4) a. Selon l'art. 17 LPA, les délais commencent à courir le lendemain de leur communication ou de l'événement qui les déclenche (al. 1). Les écrits doivent parvenir à l'autorité ou être remis à son adresse à un bureau de poste suisse ou à une représentation diplomatique ou consulaire suisse au plus tard le dernier jour du délai avant minuit (al. 4).

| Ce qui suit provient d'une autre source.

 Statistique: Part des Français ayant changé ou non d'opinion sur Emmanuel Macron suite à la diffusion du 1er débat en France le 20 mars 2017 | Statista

b. La date du dépôt d'un acte de procédure est présumée coïncider avec celle du sceau postal (ATF 142 V 389 consid. 2.2 ; 124 V 372 consid. 3b). La partie qui prétend avoir déposé son acte la veille de la date attestée par le sceau postal a cependant le droit de renverser cette présomption par tous moyens de preuve appropriés (ATF 142 V 389 consid. 2.2 ; 124 V 372 consid. 3b). La présomption ne saurait être renversée au moyen d'une preuve offerte après l'expiration du délai de recours (arrêt du Tribunal fédéral 6B_157/2020 du 7 février 2020 consid. 2.4 paru in SJ 2020 I 232). Ainsi, indiquer à l'autorité judiciaire, pour la première fois après l'expiration du délai de recours, que le pli litigieux aurait été déposé en présence de témoins n'est pas admissible (arrêt du Tribunal fédéral 6B_157/2020 précité consid. 2.4).

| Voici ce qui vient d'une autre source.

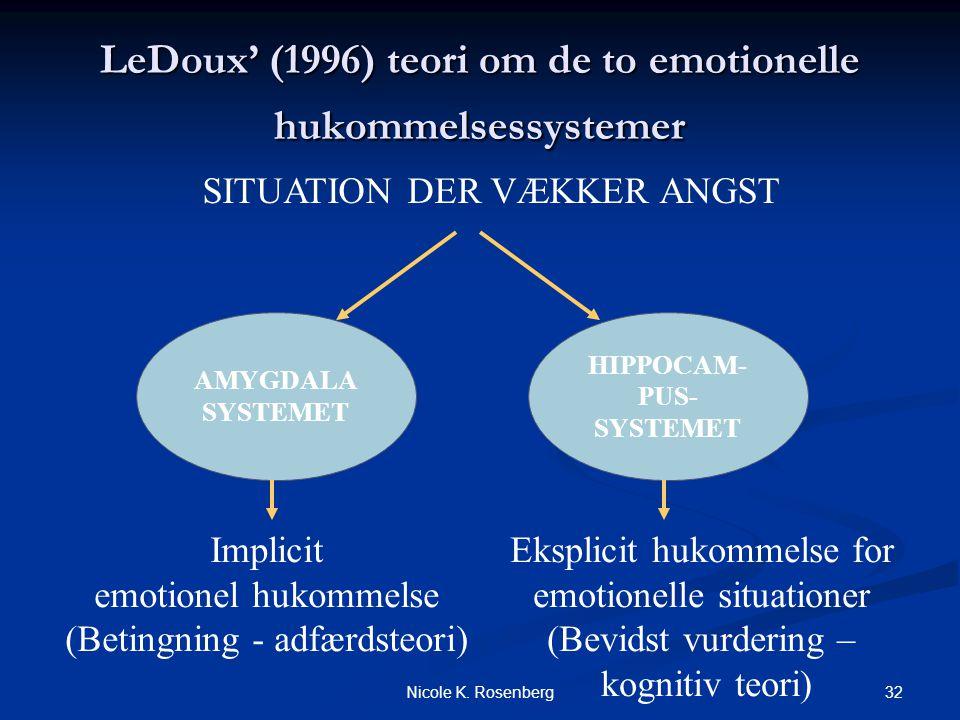 LeDoux' (1996) teori om de to emotionelle hukommelsessystemer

Est notamment admissible, à titre de preuve, l'attestation de la date de l'envoi par un ou plusieurs témoins mentionnés sur l'enveloppe concernée (ATF 142 V 389 consid. 2.2 et les références citées). La présence de signatures sur l'enveloppe n'est pas, en soi, un moyen de preuve du dépôt en temps utile, la preuve résidant dans le témoignage du ou des signataires; il incombe dès lors à l'intéressé d'offrir cette preuve dans un délai adapté aux circonstances, en indiquant l'identité et l'adresse du ou des témoins (arrêts 5A_972/2018 du 5 février 2019 consid. 4.1; 8C_696/2018 précité consid. 3.3).

5) En l'espèce le relevé entraînant l'élimination du cursus de la recourante a été adressé par courrier recommandé du 11 septembre 2020 et retiré au guichet postal à B______ le 16 septembre 2020. Il est alors entré dans la sphère d'influence de la recourante. Quand bien même un tiers, soit l'un de ses parents selon ses allégations, l'aurait relevé pour son compte, il n'aura pu le faire que moyennant présentation d'une procuration de sa part dans la mesure où elle est majeure. Aussi, que la recourante ait ou non été présente au domicile familial le jour de ce retrait ou seulement dans les jours suivants, c'est bien le 16 septembre 2020 qui est la date pertinente de réception à retenir pour la computation du délai d'opposition. La recourante ne soutient au demeurant pas que ses parents lui auraient caché la réception dudit pli et, dans la mesure où elle venait de passer les examens de la session en cause, elle devait s'attendre à recevoir son relevé de notes et prendre des dispositions pour en avoir connaissance à temps.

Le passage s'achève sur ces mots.